The task - Print all of the data below word for word, leaving out the pictures.

::: Dataset content

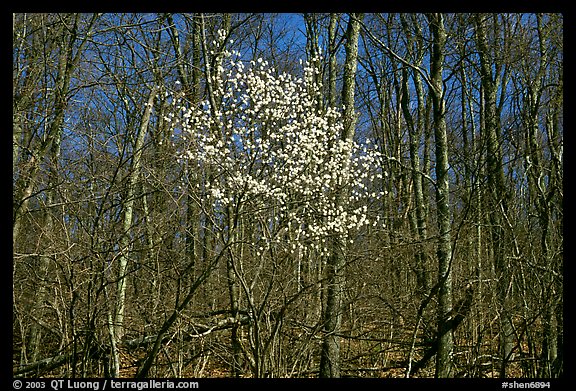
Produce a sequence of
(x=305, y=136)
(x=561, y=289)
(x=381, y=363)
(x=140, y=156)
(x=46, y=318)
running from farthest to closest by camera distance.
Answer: (x=381, y=363), (x=305, y=136), (x=46, y=318), (x=140, y=156), (x=561, y=289)

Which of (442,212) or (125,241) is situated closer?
(125,241)

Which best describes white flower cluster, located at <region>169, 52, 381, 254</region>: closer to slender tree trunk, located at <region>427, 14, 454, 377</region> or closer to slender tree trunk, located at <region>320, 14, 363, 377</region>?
slender tree trunk, located at <region>320, 14, 363, 377</region>

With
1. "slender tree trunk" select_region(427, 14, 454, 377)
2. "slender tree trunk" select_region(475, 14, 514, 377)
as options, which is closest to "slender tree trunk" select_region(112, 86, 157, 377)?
"slender tree trunk" select_region(427, 14, 454, 377)

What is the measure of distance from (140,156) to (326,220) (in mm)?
2738

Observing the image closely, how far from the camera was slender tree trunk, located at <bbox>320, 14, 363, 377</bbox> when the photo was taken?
269 inches

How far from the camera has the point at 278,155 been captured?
7387 mm

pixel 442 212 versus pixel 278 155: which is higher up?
pixel 278 155

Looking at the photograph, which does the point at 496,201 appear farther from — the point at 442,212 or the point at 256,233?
the point at 256,233

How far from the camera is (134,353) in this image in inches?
282

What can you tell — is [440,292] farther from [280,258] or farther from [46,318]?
[46,318]

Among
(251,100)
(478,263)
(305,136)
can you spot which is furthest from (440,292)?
(251,100)

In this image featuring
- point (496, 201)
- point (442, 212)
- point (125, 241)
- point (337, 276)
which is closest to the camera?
point (125, 241)

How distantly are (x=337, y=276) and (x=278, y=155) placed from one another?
1.87m

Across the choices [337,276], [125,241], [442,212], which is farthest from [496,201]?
[125,241]
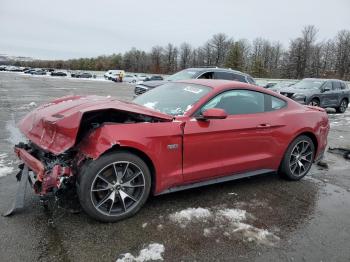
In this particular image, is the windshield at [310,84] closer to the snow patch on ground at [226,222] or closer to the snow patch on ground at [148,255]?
the snow patch on ground at [226,222]

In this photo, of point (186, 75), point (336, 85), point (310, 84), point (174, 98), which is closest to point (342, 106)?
point (336, 85)

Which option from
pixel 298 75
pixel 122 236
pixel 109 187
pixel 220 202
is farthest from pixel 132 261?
pixel 298 75

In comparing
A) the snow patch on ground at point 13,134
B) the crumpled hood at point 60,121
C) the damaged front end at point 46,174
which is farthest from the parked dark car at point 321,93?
the damaged front end at point 46,174

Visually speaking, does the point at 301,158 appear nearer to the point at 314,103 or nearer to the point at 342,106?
the point at 314,103

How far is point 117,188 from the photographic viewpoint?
367cm

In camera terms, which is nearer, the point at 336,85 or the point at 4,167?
the point at 4,167

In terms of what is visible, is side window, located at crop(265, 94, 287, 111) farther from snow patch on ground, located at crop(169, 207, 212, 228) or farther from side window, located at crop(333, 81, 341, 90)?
side window, located at crop(333, 81, 341, 90)

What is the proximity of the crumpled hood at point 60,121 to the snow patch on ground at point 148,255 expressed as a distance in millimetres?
1210

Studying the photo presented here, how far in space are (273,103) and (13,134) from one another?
5.97 meters

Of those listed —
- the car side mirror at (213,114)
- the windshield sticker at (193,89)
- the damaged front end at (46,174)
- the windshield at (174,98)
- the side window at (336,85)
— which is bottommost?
the damaged front end at (46,174)

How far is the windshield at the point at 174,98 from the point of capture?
14.4ft

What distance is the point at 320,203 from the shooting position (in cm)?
459

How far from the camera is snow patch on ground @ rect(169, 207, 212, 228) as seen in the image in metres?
3.79

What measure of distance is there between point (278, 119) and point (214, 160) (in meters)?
1.34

::::::

Exercise solution -
Produce a sequence of
(x=305, y=136)
(x=561, y=289)
(x=381, y=363)
(x=140, y=156)
(x=46, y=318)
running from farthest to closest by camera distance.
Answer: (x=381, y=363), (x=305, y=136), (x=46, y=318), (x=140, y=156), (x=561, y=289)

Which of (442,212) or (125,241) is situated closer?
(125,241)

Which best describes white flower cluster, located at <region>169, 52, 381, 254</region>: closer to slender tree trunk, located at <region>427, 14, 454, 377</region> or closer to slender tree trunk, located at <region>320, 14, 363, 377</region>?
slender tree trunk, located at <region>320, 14, 363, 377</region>

With
1. "slender tree trunk" select_region(427, 14, 454, 377)
2. "slender tree trunk" select_region(475, 14, 514, 377)
as options, which is closest to "slender tree trunk" select_region(112, 86, 157, 377)?
"slender tree trunk" select_region(427, 14, 454, 377)

What is the measure of distance from (140,156) to (326,220) (in mm)?
2738

Observing the image closely, how far from the camera was slender tree trunk, located at <bbox>320, 14, 363, 377</bbox> when the photo was taken?
269 inches

How far from the camera has the point at 278,155 been captured?
7387 mm

pixel 442 212 versus pixel 278 155: which is higher up?
pixel 278 155

Looking at the photograph, which does the point at 496,201 appear farther from — the point at 442,212 or the point at 256,233?
the point at 256,233

How far from the camera is (134,353) in this image in inches?
282

What can you tell — is [440,292] farther from [280,258] or farther from [46,318]?
[46,318]

Among
(251,100)
(478,263)
(305,136)
can you spot which is furthest from (440,292)?
(251,100)

In this image featuring
- point (496, 201)
- point (442, 212)
- point (125, 241)
- point (337, 276)
which is closest to the camera?
point (125, 241)

How distantly are (x=337, y=276) and (x=278, y=155) placed from one another?
1.87m

Across the choices [337,276], [125,241], [442,212], which is farthest from [496,201]?
[125,241]
In this particular image, is the windshield at [310,84] closer to the snow patch on ground at [226,222] or closer to the snow patch on ground at [148,255]?
the snow patch on ground at [226,222]

In this photo, of point (186, 75), point (336, 85), point (310, 84), point (174, 98), which is closest to point (342, 106)?
point (336, 85)

Which option from
pixel 298 75
pixel 122 236
pixel 109 187
pixel 220 202
is farthest from pixel 132 261?
pixel 298 75

In comparing
A) the snow patch on ground at point 13,134
B) the crumpled hood at point 60,121
C) the damaged front end at point 46,174
which is farthest from the parked dark car at point 321,93?
the damaged front end at point 46,174

Visually speaking, does the point at 301,158 appear nearer to the point at 314,103 or nearer to the point at 342,106?
the point at 314,103

How far is point 117,188 from the photographic viewpoint?
367cm

In camera terms, which is nearer, the point at 336,85 or the point at 4,167?
the point at 4,167

In terms of what is visible, is side window, located at crop(265, 94, 287, 111) farther from snow patch on ground, located at crop(169, 207, 212, 228) or farther from side window, located at crop(333, 81, 341, 90)?
side window, located at crop(333, 81, 341, 90)

What is the proximity of the crumpled hood at point 60,121 to the snow patch on ground at point 148,255 expressed as a distance in millimetres?
1210

Studying the photo presented here, how far in space are (273,103) and (13,134) from one another?
5.97 meters

Of those listed —
- the car side mirror at (213,114)
- the windshield sticker at (193,89)
- the damaged front end at (46,174)
- the windshield at (174,98)
- the side window at (336,85)
— which is bottommost?
the damaged front end at (46,174)

How far is the windshield at the point at 174,98 from the point of capture?
14.4ft

What distance is the point at 320,203 from the shooting position (in cm)?
459

How far from the camera is snow patch on ground @ rect(169, 207, 212, 228) as seen in the image in metres?
3.79

What measure of distance is there between point (278, 119) and point (214, 160) (in meters)?
1.34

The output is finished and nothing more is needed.